— START EXTRACT TO READ —
IN WITNESS WHEREOF, the Company has caused this Grant Notice to be executed by an officer thereunto duly authorized, and the Participant has executed this Grant Notice, effective for all purposes as provided above.
STRONGHOLD DIGITAL MINING, INC.


By:
Name: Gregory A. Beard
Title: Chief Executive Officer


PARTICIPANT



Name: _________________________________



































EXHIBIT A

RESTRICTED STOCK UNIT AGREEMENT

This Restricted Stock Unit Agreement (together with the Grant Notice to which this Agreement is attached, this “Agreement”) is made as of the Date of Grant set forth in the Grant Notice to which this Agreement is attached by and between Stronghold Digital Mining, Inc., a Delaware corporation (the “Company”), and _________ (the “Participant”).

1.Defined Terms. Capitalized terms used but not specifically defined herein shall have the meanings specified in the Plan or the Grant Notice. For purposes of this Agreement, the following terms shall have the meanings specified below:
a.Cause” means: : (i) willful misconduct by the Participant in performance of his duties to the Company; (ii) willful commission by the Participant of any act of fraud or embezzlement with respect to the Company; (iii) the Participant’s indictment for or commission of a felony or a crime involving moral turpitude; or (iv) willful failure by the Participant to comply with lawful directives of the Board. No act or failure to act by the Participant shall be considered “willful” unless done or omitted to be done by the Participant in bad faith and without reasonable belief that the Participant’s action or omission was in the best interests of the Company. Any act, or failure to act, by the Participant based upon express direction from the Board shall be conclusively presumed to be done, or omitted to be done, by the Participant in good faith and in the best interests of the Company. The Company shall not have Cause to terminate the Participant’s employment unless (i) the Board reasonably determines in good faith that a “Cause” condition under such clauses has occurred; (ii) the Board notifies the Participant in writing of the occurrence of the Cause condition within sixty (60) days of the Board’s first becoming aware of such occurrence; (iii) the Participant fails to cure any such Cause condition, to the extent curable, within fifteen (15) days of such notice (the “Cause Cure Period”); (iv) notwithstanding such efforts, the Cause condition continues to exist; and (v) the Board terminates the Participant’s employment within sixty (60) days after the end of the Cause Cure Period. If the Participant cures the Cause condition during the Cause Cure Period, Cause shall be deemed not to have occurred.
— END EXTRACT TO READ —
SET TASK A: Gather each line of the records that contains the string "instances", treating uppercase and lowercase as different.
— START DATA SUPPLIED —
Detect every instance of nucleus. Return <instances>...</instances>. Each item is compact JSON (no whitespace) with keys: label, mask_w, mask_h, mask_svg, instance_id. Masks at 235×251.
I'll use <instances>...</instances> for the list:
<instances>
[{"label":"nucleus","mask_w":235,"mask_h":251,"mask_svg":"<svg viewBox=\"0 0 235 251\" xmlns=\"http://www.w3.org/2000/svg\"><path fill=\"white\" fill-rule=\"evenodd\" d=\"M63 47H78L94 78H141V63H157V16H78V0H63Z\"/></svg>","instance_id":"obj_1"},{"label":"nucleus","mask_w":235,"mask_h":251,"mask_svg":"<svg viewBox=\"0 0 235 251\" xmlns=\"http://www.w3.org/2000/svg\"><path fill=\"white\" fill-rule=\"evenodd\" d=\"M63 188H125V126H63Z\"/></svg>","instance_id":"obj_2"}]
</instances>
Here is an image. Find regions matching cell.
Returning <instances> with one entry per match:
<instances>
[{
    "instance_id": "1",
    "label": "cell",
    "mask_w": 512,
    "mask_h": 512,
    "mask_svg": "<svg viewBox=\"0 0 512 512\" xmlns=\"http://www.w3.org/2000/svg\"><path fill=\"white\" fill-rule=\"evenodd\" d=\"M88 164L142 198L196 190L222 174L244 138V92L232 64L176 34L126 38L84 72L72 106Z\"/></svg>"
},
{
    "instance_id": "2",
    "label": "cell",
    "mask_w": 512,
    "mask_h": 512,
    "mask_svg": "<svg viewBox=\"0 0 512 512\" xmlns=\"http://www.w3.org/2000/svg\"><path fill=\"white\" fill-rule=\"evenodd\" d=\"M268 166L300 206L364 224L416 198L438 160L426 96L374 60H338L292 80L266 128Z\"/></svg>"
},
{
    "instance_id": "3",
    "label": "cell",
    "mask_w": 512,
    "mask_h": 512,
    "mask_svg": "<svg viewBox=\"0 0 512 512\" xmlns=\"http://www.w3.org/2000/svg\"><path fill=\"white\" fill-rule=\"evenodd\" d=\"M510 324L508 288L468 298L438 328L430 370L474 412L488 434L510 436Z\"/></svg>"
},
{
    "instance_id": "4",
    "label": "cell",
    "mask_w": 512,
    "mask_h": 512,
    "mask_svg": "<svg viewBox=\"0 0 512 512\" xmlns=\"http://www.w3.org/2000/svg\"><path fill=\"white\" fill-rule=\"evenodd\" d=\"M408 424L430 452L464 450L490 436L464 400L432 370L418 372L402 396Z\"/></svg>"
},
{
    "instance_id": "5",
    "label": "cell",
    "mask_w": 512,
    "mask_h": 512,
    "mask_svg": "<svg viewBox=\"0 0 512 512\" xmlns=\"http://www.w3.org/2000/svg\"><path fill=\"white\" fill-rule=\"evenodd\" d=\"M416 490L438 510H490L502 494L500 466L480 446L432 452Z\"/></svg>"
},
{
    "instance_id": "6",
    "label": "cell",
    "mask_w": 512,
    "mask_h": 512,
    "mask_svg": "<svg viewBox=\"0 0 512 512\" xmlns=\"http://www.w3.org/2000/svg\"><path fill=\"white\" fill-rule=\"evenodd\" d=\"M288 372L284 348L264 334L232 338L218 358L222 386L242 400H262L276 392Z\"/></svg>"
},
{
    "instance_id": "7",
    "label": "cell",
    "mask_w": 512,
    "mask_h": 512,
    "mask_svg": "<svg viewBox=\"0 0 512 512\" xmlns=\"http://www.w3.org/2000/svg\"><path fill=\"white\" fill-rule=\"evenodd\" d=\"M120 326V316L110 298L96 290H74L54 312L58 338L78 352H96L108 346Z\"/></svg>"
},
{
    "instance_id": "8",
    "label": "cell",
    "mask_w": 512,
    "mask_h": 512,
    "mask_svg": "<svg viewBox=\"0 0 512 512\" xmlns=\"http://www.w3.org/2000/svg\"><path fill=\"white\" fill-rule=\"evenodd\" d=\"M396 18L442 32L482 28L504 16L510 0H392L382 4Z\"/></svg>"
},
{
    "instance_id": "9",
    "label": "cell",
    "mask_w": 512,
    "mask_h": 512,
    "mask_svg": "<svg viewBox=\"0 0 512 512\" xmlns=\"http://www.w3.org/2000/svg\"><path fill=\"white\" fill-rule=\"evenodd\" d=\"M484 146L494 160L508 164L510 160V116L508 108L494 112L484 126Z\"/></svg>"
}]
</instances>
— END DATA SUPPLIED —
SET TASK B: Reproduce the stock grant document in full, character for character.

ANSWER A:
Detect every instance of nucleus. Return <instances>...</instances>. Each item is compact JSON (no whitespace) with keys: label, mask_w, mask_h, mask_svg, instance_id. Masks at 235×251.
I'll use <instances>...</instances> for the list:
<instances>
</instances>
Returning <instances> with one entry per match:
<instances>
</instances>

ANSWER B:
IN WITNESS WHEREOF, the Company has caused this Grant Notice to be executed by an officer thereunto duly authorized, and the Participant has executed this Grant Notice, effective for all purposes as provided above.
STRONGHOLD DIGITAL MINING, INC.


By:
Name: Gregory A. Beard
Title: Chief Executive Officer


PARTICIPANT



Name: _________________________________



































EXHIBIT A

RESTRICTED STOCK UNIT AGREEMENT

This Restricted Stock Unit Agreement (together with the Grant Notice to which this Agreement is attached, this “Agreement”) is made as of the Date of Grant set forth in the Grant Notice to which this Agreement is attached by and between Stronghold Digital Mining, Inc., a Delaware corporation (the “Company”), and _________ (the “Participant”).

1.Defined Terms. Capitalized terms used but not specifically defined herein shall have the meanings specified in the Plan or the Grant Notice. For purposes of this Agreement, the following terms shall have the meanings specified below:
a.Cause” means: : (i) willful misconduct by the Participant in performance of his duties to the Company; (ii) willful commission by the Participant of any act of fraud or embezzlement with respect to the Company; (iii) the Participant’s indictment for or commission of a felony or a crime involving moral turpitude; or (iv) willful failure by the Participant to comply with lawful directives of the Board. No act or failure to act by the Participant shall be considered “willful” unless done or omitted to be done by the Participant in bad faith and without reasonable belief that the Participant’s action or omission was in the best interests of the Company. Any act, or failure to act, by the Participant based upon express direction from the Board shall be conclusively presumed to be done, or omitted to be done, by the Participant in good faith and in the best interests of the Company. The Company shall not have Cause to terminate the Participant’s employment unless (i) the Board reasonably determines in good faith that a “Cause” condition under such clauses has occurred; (ii) the Board notifies the Participant in writing of the occurrence of the Cause condition within sixty (60) days of the Board’s first becoming aware of such occurrence; (iii) the Participant fails to cure any such Cause condition, to the extent curable, within fifteen (15) days of such notice (the “Cause Cure Period”); (iv) notwithstanding such efforts, the Cause condition continues to exist; and (v) the Board terminates the Participant’s employment within sixty (60) days after the end of the Cause Cure Period. If the Participant cures the Cause condition during the Cause Cure Period, Cause shall be deemed not to have occurred.